## Excerpt
########
Steatotic liver disease

Comparison of glucagon-like peptide-1 receptor agonists and thiazolidinediones on treating nonalcoholic fatty liver disease: A network meta-analysis
Min Jeong Park, Hayeon Kim, Myeong Gyu Kim, Kyungim Kim
Clin Mol Hepatol 2023;29(3):693-704.
Published online March 9, 2023
DOI: https://doi.org/10.3350/cmh.2022.0330
Background/Aims
Previous studies have revealed that glucagon-like peptide-1 receptor agonist (GLP-1RA) and thiazolidinedione (TZD) can improve nonalcoholic fatty liver disease (NAFLD) or nonalcoholic steatohepatitis (NASH). However, comprehensive research comparing the effects of GLP-1RA and TZD is limited. Thus, this study aimed to compare the effects of GLP-1RA and TZD on NAFLD or NASH through a network meta-analysis.
########
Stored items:
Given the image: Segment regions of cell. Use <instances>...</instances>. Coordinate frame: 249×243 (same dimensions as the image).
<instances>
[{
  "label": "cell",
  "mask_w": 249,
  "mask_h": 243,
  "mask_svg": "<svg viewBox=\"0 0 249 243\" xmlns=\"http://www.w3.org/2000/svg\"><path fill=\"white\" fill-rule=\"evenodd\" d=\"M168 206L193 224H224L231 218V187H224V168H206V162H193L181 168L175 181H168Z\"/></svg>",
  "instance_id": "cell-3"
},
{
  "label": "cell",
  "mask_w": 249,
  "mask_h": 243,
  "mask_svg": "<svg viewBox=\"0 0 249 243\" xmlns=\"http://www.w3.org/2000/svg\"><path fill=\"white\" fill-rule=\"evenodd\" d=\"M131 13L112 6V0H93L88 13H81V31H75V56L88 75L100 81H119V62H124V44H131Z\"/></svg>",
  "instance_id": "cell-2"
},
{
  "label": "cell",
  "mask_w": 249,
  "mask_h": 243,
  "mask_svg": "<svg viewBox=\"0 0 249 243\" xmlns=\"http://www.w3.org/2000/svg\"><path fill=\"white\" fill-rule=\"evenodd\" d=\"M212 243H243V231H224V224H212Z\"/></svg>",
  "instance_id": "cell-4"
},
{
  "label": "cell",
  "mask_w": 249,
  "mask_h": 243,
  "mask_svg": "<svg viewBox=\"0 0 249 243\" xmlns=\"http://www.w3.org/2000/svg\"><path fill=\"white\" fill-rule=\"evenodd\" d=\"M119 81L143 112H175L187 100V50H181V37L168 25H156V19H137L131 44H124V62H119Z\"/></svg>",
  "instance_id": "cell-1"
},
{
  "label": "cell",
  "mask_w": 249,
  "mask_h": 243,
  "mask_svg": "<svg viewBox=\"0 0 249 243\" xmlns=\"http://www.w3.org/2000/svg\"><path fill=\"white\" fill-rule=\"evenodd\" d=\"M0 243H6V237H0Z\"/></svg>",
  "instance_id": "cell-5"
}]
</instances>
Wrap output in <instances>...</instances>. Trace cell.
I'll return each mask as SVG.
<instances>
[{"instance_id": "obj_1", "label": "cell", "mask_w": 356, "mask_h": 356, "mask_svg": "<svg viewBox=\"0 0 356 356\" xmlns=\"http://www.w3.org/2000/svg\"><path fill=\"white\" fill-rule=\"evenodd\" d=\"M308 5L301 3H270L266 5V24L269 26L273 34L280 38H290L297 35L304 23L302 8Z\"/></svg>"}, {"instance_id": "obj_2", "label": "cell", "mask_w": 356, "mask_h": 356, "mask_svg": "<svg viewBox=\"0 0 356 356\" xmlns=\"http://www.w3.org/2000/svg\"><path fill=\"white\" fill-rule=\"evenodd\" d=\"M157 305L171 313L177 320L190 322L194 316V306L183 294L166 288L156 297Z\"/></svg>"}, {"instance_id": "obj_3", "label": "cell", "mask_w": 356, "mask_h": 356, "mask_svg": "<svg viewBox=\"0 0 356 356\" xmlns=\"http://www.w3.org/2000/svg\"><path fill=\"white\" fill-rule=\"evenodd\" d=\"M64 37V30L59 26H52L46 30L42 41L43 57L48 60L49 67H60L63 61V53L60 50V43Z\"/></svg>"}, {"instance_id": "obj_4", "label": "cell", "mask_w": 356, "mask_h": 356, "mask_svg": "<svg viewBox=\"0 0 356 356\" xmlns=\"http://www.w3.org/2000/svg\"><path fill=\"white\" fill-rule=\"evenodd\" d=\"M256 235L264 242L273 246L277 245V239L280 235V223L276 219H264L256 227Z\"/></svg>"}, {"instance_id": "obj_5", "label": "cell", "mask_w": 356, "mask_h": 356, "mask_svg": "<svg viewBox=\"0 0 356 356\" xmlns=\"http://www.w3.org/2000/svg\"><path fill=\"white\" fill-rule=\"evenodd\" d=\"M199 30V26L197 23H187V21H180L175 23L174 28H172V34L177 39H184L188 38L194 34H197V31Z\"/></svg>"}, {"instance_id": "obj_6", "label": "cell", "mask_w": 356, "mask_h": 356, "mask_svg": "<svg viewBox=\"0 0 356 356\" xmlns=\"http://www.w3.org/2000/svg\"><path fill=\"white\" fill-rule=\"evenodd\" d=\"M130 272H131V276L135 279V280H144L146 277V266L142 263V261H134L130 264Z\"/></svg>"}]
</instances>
########
## The task
Set down the entire excerpt above on GLP-1 receptor agonists and thiazolidinediones in nonalcoholic fatty liver disease, word for word.

## Result
Steatotic liver disease

Comparison of glucagon-like peptide-1 receptor agonists and thiazolidinediones on treating nonalcoholic fatty liver disease: A network meta-analysis
Min Jeong Park, Hayeon Kim, Myeong Gyu Kim, Kyungim Kim
Clin Mol Hepatol 2023;29(3):693-704.
Published online March 9, 2023
DOI: https://doi.org/10.3350/cmh.2022.0330
Background/Aims
Previous studies have revealed that glucagon-like peptide-1 receptor agonist (GLP-1RA) and thiazolidinedione (TZD) can improve nonalcoholic fatty liver disease (NAFLD) or nonalcoholic steatohepatitis (NASH). However, comprehensive research comparing the effects of GLP-1RA and TZD is limited. Thus, this study aimed to compare the effects of GLP-1RA and TZD on NAFLD or NASH through a network meta-analysis.